The principle and use of bitmap in Redis

principle

First declare: Redis has 5 data types, and BitMap is not a new data type in Redis, and the bottom layer is Redis implementation.

Usually, we store a string in redis, such as: "big", its bitmap is as follows:

0.001kb = 1b = 8bit

Therefore, the string "big" occupies 3 characters, which is 24 bits.

Redis has added several bitmap related commands such as setbit, getbit, and bitcount since version 2.2.0. Although it is a new command, it does not add new data types, because commands such as setbit are just extensions to set.

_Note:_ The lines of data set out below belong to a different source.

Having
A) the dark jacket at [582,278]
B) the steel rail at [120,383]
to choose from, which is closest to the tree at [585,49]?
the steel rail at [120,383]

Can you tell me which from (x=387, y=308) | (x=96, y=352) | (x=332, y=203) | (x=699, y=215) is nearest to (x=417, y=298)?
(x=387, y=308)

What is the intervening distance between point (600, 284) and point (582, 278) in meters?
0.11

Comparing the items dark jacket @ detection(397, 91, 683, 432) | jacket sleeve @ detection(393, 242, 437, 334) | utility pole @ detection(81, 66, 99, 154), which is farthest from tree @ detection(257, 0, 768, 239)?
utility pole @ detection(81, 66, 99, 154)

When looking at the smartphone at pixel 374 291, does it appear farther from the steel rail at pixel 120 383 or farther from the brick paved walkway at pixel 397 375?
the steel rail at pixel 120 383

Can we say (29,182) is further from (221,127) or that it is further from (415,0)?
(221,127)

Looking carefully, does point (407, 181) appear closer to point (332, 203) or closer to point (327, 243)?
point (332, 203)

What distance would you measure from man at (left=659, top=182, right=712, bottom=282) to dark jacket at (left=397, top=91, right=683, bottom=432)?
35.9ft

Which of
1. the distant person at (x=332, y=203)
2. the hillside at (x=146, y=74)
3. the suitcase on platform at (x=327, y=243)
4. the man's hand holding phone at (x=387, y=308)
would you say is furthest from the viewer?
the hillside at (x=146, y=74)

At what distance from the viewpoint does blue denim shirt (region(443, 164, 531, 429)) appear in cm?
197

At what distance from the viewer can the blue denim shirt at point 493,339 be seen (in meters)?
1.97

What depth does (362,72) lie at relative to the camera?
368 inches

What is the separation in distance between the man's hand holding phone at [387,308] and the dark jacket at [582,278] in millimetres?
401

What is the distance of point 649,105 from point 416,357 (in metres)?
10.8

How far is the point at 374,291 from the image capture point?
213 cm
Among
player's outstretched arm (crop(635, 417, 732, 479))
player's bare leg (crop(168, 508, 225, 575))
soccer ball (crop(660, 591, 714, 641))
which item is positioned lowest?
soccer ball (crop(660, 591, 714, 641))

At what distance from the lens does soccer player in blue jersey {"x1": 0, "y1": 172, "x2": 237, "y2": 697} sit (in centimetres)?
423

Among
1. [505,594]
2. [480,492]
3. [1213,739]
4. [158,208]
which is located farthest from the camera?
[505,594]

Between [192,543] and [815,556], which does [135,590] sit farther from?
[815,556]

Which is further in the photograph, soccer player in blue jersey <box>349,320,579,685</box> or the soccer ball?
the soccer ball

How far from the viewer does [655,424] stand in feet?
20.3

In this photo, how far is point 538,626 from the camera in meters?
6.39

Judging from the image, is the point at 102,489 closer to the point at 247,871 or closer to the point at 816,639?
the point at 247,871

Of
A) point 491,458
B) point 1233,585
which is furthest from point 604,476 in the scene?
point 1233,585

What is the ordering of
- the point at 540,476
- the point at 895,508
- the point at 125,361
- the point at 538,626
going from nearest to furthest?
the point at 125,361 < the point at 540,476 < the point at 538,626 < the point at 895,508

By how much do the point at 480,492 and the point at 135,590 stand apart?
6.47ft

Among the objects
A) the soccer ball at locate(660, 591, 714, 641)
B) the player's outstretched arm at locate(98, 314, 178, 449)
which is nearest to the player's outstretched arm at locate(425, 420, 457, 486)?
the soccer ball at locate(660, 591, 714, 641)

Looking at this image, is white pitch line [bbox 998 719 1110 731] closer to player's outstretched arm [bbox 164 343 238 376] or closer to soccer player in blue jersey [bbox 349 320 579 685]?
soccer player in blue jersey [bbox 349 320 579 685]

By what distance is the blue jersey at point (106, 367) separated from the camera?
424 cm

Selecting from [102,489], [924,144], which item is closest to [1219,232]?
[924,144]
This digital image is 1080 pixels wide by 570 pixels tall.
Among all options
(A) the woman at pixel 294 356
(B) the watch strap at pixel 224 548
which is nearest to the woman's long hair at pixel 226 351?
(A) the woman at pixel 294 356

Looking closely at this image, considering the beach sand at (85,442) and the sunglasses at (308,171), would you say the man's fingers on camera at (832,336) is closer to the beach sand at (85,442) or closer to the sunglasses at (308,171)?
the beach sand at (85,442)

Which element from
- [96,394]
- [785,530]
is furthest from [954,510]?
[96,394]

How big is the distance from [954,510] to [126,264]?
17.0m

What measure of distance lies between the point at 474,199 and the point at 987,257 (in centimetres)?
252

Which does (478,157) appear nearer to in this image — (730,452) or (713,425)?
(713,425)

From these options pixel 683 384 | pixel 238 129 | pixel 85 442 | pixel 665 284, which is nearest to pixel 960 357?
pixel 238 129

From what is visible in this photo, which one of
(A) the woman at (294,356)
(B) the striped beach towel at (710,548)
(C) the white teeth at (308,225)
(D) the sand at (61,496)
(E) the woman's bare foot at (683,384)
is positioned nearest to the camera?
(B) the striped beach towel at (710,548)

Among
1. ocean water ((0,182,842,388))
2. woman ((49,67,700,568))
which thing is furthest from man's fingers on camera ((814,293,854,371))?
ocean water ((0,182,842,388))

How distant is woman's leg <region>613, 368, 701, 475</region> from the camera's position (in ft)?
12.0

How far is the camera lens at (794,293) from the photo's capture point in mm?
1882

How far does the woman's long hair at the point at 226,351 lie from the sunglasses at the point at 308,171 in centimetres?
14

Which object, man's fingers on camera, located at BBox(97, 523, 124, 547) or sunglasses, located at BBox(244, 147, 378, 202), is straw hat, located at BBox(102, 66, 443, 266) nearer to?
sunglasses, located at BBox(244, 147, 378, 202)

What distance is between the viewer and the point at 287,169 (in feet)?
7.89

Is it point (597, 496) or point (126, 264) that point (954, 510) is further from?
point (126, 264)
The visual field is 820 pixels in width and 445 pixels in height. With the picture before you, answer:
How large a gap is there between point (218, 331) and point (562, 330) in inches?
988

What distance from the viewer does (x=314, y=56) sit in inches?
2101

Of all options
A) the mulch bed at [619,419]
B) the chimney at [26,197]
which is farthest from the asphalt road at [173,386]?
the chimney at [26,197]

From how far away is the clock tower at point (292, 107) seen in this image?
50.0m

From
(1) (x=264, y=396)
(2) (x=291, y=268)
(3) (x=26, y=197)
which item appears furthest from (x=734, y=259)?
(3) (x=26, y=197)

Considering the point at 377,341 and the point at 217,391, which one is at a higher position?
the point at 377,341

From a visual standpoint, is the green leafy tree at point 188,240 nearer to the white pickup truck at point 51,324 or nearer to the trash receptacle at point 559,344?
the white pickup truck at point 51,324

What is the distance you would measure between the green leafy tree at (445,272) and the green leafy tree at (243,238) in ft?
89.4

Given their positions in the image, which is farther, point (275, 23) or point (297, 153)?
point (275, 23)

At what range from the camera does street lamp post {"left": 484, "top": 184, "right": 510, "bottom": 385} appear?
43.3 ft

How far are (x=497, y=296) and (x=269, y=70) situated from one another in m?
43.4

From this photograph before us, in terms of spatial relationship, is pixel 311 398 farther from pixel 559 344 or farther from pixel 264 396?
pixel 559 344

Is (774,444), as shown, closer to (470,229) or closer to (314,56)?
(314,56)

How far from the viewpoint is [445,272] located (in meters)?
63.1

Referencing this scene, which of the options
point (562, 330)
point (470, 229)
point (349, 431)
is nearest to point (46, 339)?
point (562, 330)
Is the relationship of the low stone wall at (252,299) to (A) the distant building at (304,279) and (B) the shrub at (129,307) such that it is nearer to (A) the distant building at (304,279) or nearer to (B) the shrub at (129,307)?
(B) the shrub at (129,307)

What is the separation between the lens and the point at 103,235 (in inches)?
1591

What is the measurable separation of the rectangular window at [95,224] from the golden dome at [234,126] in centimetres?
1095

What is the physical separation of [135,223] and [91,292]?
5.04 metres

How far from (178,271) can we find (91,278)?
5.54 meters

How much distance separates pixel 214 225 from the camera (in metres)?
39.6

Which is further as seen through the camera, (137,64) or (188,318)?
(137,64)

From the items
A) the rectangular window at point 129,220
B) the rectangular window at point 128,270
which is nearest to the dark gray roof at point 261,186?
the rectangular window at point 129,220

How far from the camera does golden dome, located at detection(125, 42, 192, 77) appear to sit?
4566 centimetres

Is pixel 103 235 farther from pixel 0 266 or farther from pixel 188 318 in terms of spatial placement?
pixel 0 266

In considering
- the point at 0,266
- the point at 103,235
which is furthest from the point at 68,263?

Using the above commands, Redis can manipulate binary bits, and can take/change the value corresponding to each bit, simply write a few:

127.0.0.1:6379 > set hello big
"OK"
 
127.0.0.1:6379 > getbit hello 0
"0"
 
127.0.0.1:6379 > getbit hello 1
"1"

127.0.0.1:6379 > setbit hello 7 1
"0"

127.0.0.1:6379 > get hello
"cig"

From the above example, we can find:

  • getbit, setbit can perform bit operations on strings, and can get/modify the value of a bit;
  • After the bit of the string is modified, the string itself has also fundamentally changed, big -> cig.

The original meaning of BitMap is to use a bit to set 0 or 1 to map the state of an element.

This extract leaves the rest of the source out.